I was born hungry! By the time I was 9 months old, Mother would brag, I turned crying into words and occasionally a short sentence with clear intention like “more (s)paghetti” and “I want up”. I must have sensed that language was power and to participate in the banquet of discourse allowed me to be, however fleeting, a little more considered. As a youngster, I started dishing-out verbal pearls connected as little poems and songs without concern for rules. In my high school years, I wrote to challenge sadness and anxiety, gifted by my genetic pool, force-fed through the traumas I swallowed whole! I saved my poems of sorrow, rage, and running away between drawings in a sketchpad an art teacher had given to me. I had to write. It was the clearest path to making sense of chaos.

In the summer of my 16th year my tattered poems and drawings joined me in an interview with the admissions counselor traveling to Connecticut from a private junior college in Pennsylvania. I was chosen! It was the school’s first Early Admissions Talent Search Campaign, summer, 1977. I would never have graduated high school if I remained in Lakewood Projects. I earned an “A” for my first two college English courses and felt destined to become a professional writer. I continued to write poetry and prose to sort through deeply digested Family shame and a persistent sense of guilt for escaping while leaving behind four siblings with a Mother who was more inclined toward self-medicating than being a compassionate single parent.

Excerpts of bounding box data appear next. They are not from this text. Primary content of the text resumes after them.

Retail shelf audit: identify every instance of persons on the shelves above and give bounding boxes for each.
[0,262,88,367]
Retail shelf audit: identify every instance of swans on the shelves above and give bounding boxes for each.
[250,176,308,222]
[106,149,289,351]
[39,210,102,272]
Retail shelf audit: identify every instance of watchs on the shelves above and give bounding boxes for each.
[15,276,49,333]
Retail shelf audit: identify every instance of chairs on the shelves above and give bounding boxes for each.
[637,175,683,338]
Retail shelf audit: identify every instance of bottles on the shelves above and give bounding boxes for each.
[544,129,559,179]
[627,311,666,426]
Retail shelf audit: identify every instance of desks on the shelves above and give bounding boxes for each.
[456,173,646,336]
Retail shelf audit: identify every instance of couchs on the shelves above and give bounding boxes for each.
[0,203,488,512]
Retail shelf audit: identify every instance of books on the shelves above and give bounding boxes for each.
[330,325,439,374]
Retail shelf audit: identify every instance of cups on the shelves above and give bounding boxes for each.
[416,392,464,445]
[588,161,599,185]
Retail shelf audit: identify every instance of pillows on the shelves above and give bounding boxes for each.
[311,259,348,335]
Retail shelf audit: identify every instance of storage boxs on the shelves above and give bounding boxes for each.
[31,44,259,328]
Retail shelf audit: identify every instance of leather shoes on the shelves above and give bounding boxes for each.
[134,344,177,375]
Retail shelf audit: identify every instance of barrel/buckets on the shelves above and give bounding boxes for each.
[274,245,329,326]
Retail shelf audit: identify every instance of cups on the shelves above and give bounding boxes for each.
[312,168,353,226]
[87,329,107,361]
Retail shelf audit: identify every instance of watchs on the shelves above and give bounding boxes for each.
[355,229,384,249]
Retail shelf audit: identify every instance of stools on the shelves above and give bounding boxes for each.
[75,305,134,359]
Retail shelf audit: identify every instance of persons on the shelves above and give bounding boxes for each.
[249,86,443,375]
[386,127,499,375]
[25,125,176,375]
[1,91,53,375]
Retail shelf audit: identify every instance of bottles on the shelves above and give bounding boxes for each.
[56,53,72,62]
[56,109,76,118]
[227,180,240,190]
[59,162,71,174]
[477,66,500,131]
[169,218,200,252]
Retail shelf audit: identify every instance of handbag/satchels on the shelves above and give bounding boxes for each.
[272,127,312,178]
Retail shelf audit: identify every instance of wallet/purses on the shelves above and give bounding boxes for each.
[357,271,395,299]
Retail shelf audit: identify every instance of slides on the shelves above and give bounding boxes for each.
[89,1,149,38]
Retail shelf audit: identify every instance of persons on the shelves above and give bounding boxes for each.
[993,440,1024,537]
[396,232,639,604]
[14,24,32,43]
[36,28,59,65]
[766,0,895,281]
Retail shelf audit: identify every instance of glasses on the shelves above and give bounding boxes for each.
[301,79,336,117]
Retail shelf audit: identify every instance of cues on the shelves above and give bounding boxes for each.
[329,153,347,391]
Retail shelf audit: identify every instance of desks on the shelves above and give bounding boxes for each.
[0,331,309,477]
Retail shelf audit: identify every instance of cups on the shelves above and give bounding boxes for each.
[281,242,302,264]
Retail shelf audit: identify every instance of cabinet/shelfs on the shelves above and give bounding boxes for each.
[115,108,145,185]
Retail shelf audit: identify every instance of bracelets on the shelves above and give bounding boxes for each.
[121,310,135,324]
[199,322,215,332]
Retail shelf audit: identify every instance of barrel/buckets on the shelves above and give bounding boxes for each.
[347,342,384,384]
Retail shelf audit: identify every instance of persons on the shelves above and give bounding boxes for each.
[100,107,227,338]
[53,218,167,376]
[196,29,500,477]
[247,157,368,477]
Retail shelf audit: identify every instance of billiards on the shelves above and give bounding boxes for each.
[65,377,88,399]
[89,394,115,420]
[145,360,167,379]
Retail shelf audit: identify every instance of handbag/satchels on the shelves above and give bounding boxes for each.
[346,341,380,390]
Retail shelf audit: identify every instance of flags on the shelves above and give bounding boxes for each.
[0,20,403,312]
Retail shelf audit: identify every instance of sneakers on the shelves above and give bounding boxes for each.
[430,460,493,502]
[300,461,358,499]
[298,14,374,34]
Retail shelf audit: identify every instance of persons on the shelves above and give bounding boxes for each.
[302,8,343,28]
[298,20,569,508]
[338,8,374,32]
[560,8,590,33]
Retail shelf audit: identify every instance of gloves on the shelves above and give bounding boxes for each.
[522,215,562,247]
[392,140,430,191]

In college, I wrote to quiet the shock waves in my soul. I wrote to scream at the God I couldn’t find! I was born the third child in a field of five, just before Christmas, 1960. Our parents were throwaway kids themselves. I have long since forgiven them, mostly. We floundered in a very unpredictable and violent home. I wrote to beg to be heard. I wrote to scream at society for not noticing or ever offering to help. I wrote to see, on paper, all that I could never say. Putting a recollection on paper still allows me to leave my self THERE, to dissociate from feeling flawed or fraudulent, like “damaged goods”. In looking back at journal entries I often graze upon those raw observations as an exquisite appetizer awakening an appetite for finally writing the whole story, the main course, the memoire! I continue to write through hunger pains that cannot be silenced. I write to rid my mind of portioning out blame, absolutes, and paralyzing self-criticism. I write to invite the family of ideas starving on indifference, choking potential. I write to clear the push, the pull and the pain of injustice while keeping my emotional lens wide-open and brave. Occasionally, I thaw and reheat a leftover and season it with fresh alliteration or rhyme or current cleverness. Here’s an assignment poem (from a writing class in 1982) that I reworked and published nearly ten years later.

STACCATO

She’s got rhythm in her soul

Talents swell

Ambition spirals in her blood, a

Chorus belle. She will

Conjure-up new melodies

Animate swift hands

Tabulate instinctual staccatos

Orchestrate the harmony of lands.

This little poem, born with urgency, remains in its raw form. I memorized it as it was written because of its musicality. It continues to satisfy my ear. I love it when writing delivers simplicity while freeing a palate of emotional struggle. Writing is my delicacy.

Nothing is Every Thing

Ripples River

racing mind.

Divers deeper

darkness find.

Thinker’s thought

thrown away.

Sorry sunshine

sometimes rain.

Angels alone

in anxious pain.

Can you really make much sense of it;

is there some grand design?

I have no answers to cast to feed the starving swine.

     Sometimes I write to find the leanest, most organic answer to that lingering birthday hunger – to be loved, to feel heard, to be included. As I reached those rebellious teen years, I wrote with an urgency to inspire some collective agreement, a recipe for peace. I think that’s it; I gobbled-up language with hope and I still settle into writing hungry for a taste of peace. It is not for me alone, to feel satiated on writing’s ability to hypothesize answers to our most troubling concerns; I feel called to help set a table of ideas that invites the World Family to sup together. We remain hungry, the world of writing is a banquet of possibilities I crave to share.